Go or Stay?

Bill Keller in an op-ed piece in New York Times on June 18th had some hard words for the Catholic Church which, as he sees it, is governed by a dysfunctional leadership and is falling apart.  His advice:

“Much as I wish I could encourage the discontented, the Catholics of open minds and open hearts, to stay put and fight the good fight, this is a lost cause. Donohue is right. Summon your fortitude, and just go.”

Keller finds himself agreeing with Bill Donohue, a strident Catholic voice on the right, who urges leaving the church but for another reason. He’s telling Catholics not in agreement with some of the Church’s positions: Get out.

A letter in today’s Times offered a fine answer to both Keller and Donohue:

“It seems to me that both Bill Keller and Bill Donohue, the president of the Catholic League, misunderstand the catholicity of the Catholic Church. Mr. Keller’s advice to disaffected Catholics, including priests, nuns and vowed religious, to “summon your fortitude” and leave allows no room for reconciliation, reformation and peace within conflict that is central to Christian social life.
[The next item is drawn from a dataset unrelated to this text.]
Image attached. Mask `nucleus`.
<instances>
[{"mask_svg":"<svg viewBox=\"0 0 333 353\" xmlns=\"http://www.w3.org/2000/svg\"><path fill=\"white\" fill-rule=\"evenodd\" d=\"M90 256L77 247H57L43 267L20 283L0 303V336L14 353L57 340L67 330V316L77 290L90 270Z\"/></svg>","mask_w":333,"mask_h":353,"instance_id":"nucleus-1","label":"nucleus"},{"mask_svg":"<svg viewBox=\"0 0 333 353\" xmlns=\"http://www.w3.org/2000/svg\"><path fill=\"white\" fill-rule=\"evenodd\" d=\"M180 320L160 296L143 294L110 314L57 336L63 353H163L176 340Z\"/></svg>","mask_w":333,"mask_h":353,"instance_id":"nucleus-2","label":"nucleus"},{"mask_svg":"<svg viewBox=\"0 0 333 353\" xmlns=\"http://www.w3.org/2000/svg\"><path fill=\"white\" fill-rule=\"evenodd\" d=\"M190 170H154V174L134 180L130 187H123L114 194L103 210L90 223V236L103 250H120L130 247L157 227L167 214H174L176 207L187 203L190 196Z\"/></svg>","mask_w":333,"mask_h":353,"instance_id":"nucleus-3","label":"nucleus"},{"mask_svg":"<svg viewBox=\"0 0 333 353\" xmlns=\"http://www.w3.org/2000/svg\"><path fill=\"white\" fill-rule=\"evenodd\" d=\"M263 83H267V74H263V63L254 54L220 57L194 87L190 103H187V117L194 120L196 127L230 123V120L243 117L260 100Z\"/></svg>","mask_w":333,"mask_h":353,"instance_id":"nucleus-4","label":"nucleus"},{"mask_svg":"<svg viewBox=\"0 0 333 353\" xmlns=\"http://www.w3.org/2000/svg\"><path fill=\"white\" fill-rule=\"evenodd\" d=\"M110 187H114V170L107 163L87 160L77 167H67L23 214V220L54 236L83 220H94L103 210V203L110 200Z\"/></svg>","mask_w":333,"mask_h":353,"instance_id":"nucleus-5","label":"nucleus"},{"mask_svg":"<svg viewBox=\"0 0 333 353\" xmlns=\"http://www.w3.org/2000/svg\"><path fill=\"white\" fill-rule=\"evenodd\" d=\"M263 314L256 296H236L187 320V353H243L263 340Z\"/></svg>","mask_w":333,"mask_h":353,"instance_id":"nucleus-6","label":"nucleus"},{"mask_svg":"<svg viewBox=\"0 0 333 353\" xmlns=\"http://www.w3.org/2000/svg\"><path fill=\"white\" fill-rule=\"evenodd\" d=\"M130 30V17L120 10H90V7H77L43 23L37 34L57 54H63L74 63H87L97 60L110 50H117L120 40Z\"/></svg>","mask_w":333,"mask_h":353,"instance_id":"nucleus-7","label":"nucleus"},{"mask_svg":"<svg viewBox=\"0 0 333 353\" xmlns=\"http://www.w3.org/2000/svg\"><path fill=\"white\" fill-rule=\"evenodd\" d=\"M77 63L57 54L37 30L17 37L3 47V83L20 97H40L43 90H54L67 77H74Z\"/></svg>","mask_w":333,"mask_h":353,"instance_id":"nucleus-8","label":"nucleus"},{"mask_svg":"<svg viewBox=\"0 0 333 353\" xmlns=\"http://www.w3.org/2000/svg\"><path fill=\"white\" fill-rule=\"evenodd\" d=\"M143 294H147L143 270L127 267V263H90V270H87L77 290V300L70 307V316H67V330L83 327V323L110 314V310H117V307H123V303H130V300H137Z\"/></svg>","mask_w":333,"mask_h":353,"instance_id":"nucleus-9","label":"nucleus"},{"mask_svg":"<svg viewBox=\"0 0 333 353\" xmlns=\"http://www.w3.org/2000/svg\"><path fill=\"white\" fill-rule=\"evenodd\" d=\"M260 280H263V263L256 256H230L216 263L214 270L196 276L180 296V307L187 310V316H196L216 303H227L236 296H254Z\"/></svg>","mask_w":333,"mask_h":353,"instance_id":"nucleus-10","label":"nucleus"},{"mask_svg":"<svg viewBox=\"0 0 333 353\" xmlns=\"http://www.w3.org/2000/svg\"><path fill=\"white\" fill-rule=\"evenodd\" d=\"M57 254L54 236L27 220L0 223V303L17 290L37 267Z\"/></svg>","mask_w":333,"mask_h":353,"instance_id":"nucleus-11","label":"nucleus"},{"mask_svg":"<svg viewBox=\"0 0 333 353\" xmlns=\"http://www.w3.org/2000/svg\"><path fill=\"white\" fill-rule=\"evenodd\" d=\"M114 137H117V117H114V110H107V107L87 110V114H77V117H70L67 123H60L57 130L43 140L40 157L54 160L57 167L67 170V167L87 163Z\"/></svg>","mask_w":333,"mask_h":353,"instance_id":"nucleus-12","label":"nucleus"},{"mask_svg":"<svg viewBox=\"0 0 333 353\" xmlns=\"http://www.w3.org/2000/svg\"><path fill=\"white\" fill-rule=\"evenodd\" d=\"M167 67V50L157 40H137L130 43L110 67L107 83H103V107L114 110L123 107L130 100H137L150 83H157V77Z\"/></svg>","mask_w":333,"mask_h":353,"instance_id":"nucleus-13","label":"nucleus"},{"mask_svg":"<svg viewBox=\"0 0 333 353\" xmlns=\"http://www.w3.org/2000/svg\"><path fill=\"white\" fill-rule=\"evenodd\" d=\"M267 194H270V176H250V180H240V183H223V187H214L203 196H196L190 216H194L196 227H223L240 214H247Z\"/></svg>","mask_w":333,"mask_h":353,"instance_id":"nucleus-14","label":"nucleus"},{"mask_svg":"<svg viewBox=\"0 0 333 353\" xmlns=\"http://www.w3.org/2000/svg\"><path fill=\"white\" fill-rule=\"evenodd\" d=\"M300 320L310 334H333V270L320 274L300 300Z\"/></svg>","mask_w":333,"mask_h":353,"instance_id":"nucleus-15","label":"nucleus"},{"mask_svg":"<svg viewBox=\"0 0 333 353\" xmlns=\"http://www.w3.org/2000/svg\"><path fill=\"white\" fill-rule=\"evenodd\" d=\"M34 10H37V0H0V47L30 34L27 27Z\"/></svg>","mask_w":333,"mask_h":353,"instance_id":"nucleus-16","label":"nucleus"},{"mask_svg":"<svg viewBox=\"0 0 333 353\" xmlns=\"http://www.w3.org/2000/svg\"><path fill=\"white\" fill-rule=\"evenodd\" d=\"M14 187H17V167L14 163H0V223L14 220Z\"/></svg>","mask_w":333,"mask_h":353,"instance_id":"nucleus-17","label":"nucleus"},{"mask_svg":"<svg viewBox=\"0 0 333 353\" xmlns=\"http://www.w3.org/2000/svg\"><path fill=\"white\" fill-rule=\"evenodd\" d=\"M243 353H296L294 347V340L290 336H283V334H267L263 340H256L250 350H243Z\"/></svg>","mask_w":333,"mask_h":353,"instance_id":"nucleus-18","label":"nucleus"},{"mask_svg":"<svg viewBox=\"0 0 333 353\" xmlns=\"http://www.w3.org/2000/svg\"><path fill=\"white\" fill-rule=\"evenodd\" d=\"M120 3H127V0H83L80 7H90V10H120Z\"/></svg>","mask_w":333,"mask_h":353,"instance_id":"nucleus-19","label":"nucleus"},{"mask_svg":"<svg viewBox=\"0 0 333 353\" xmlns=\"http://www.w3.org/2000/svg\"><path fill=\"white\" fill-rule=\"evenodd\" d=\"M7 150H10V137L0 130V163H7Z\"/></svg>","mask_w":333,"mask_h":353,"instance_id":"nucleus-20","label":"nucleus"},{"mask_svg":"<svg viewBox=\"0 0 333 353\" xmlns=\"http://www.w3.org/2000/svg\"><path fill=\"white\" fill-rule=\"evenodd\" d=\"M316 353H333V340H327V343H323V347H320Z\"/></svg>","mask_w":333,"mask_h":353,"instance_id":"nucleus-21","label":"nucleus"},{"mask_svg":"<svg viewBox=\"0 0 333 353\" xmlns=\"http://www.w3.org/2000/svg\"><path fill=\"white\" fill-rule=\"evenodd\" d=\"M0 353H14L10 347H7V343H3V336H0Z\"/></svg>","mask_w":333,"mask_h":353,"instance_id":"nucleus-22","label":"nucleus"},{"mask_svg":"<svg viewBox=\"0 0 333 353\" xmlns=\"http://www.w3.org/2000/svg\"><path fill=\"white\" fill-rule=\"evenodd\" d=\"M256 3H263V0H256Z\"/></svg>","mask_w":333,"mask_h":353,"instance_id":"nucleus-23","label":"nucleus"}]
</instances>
“Christian community is not a social contract like those of liberal democracies; it is a covenant that seeks to give witness to God’s unconditional love for humanity through the bonds of community. Leaving, as Mr. Keller suggests, may serve our consumerist attitudes well, but it does little to improve community; it only weakens community.

“Mr. Donohue makes a similar misreading of Catholic catholicity by seemingly insisting on ideological purity. This is a dangerous desire that has plagued Christianity since the fourth and fifth centuries. There is no such thing as an ideologically pure church, and frequently such perceptions have led to serious abuses of power.

 

“Disaffection and ideological dispute among Catholics are a pastoral issue that should be approached within particular religious communities, parishes and lay groups with their pastoral and ministerial leadership. It is a chance for reconciliation and understanding.

MARC LAVALLEE
Arlington, Mass., June 18, 2012

The writer is a Ph.D. candidate in practical theology at Boston University.”

 The writer’s on target.

Someone said to me today: “If your father develops Alzheimer’s  do you abandon him? If your family breaks down, is split by misunderstandings, do you leave it? Is the church a political party? You don’t like the platform, join another one?”

The church is a community formed by God’s unconditional love for humanity. That same love is asked of us.

I liked another letter to the Times also:

“The behavior of the Roman Catholic hierarchy disappoints me on so many fronts that it would be difficult even to begin cataloging those disappointments. How many times have I contemplated joining the Episcopal Church? More times than I can count.

“Why do I stay? Because my own parish, with its engaged pastor, deacon and staff members, vibrant liturgy and forward-leaning membership, is a comfortable home that embraces each one of us in times of joy and sorrow and provides an atmosphere for real spiritual growth.

“I suspect that many Catholics, including a lot of the nuns who are being hounded at the moment, stay for the same reason I do, and I would suggest to those who are on the verge of leaving that they should shop around first. There are welcoming and joyful Catholic communities just waiting for you to join. I know. I belong to one.

MARION EAGEN
Clarks Green, Pa., June 18, 2012

1 thought on “Go or Stay?

  1. Suzanne Thomas

    I don’t think that a papacy that consecrates more and more bishops who are ideologically pure leaves much room for reconciliation. Bishops who permit Roman inquisitors into their diocess to bully nuns leave no room for understanding. Fortunately, the church isn’t Rome or the diocese but the people of God united in sacrament and and the Word. Even Jesus Christ would have a hard time being a Catholic today.